#### Soru seti:
**a)** Midyat haberine göre aşağıdaki soruları cevaplayın.
(i) Öğrencilere hangi malzemelerle yardım edildi?
(ii) John Tarapata Midyat'a nereden geldi?
(iii) Fenerbahçe USA Derneği'nin yaklaşık kaç üyesi var?
**b)** Midyat haberinde "Haberin Devamı" ile "tek Amerikalı üyesi." arasındaki kısmı, iki uç da dahil olmak üzere hiçbir değişiklik yapmadan yazın.
**c)** Midyat haberini son cümlesinden itibaren sürdürün.

#### Metin parçası:
* * * * * * *

Fener’in de Adana kebabın da fanatiğiyim

Güncelleme Tarihi:

Fener’in de Adana kebabın da fanatiğiyim
Oluşturulma Tarihi: Kasım 14, 2009 16:41

Mardin ve Bursa ile Fenerbahçe USA Derneği’nin de katkılarıyla öğrencilere giysi ve kırtasiye malzemesi yardımında bulunuldu.

Haberin Devamı

Cahit AKYOL

Fenerbahçe Spor Kulübü, önceki hafta Mardin’in Midyat ilçesinde 2 bin çocuğa bayram yaşattı. Midyat’taki törende polar kazağının üzerinde Fenerbahçe USA yazan bir Amerikalı dikkat çekiyordu. New Jersey’den kalkıp Midyat’a gelen bu kişi John Tarapata... ABD’deki Fenerbahçeliler tarafından kurulan, yaklaşık 2 bin üyesi bulunan Fenerbahçe USA Derneği’nin tek Amerikalı üyesi.

* * * * * * *

#### Verilen kayıtlar:
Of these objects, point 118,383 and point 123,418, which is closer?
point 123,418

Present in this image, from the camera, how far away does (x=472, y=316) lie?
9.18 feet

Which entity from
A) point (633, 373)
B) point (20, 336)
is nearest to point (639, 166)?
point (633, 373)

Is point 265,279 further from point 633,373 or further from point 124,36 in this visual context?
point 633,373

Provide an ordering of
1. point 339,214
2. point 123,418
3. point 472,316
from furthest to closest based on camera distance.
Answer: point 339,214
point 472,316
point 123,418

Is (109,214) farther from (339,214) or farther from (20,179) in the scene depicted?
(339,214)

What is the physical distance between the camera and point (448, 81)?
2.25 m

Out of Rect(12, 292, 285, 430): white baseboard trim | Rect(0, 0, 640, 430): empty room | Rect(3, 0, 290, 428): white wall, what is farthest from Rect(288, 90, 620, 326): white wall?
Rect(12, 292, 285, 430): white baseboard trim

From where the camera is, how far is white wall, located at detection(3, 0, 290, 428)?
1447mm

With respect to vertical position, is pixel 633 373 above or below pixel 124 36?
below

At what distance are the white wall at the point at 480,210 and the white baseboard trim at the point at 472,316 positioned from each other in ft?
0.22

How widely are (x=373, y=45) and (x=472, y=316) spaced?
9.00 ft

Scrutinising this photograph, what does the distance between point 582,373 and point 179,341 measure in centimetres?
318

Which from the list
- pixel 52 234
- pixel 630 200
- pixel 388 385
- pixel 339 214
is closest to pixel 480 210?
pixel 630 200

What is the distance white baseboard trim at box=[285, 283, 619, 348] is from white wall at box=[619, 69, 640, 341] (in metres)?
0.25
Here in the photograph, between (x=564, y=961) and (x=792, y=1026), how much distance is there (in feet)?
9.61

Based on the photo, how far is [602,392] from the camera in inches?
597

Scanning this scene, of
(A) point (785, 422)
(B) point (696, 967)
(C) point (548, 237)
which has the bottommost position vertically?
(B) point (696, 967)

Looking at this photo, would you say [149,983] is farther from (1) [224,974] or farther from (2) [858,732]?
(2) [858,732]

* * * * * * *

#### Son cevaplar:
**a)**
(i) Giysi ve kırtasiye malzemesi
(ii) New Jersey'den
(iii) Yaklaşık 2 bin

**b)**
Haberin Devamı

Cahit AKYOL

Fenerbahçe Spor Kulübü, önceki hafta Mardin’in Midyat ilçesinde 2 bin çocuğa bayram yaşattı. Midyat’taki törende polar kazağının üzerinde Fenerbahçe USA yazan bir Amerikalı dikkat çekiyordu. New Jersey’den kalkıp Midyat’a gelen bu kişi John Tarapata... ABD’deki Fenerbahçeliler tarafından kurulan, yaklaşık 2 bin üyesi bulunan Fenerbahçe USA Derneği’nin tek Amerikalı üyesi.

**c)**
John Tarapata (41), Arjantinli bir baba ve Polonya asıllı bir annenin çocuğu olarak New York’ta doğdu. Spora küçük yaşlardan itibaren sevgisi vardı, amatör olarak birçok spor branşıyla uğraştı. Buluğ çağından itibaren de vücut geliştirme ve dövüş sporlarına gönül verdi. İlk gençlik yıllarında boyu 1 metre 90 santimi geçmişti. Polis Akademisi’ne girdi. Okuldan mezun olduktan sonra 5 yıl süreyle akademideki çaylak polislere dövüş, kendini koruma konusunda eğitimler verdi.

Haberin Devamı

SEMİH’İN İMZALADIĞI KRAMPON BAŞUCUMDA

Ardından, New Jersey’in ünlü Union County hapishanesinde gardiyan olarak görev yaptı. 20 yıl burada çalıştıktan sonra emekli oldu.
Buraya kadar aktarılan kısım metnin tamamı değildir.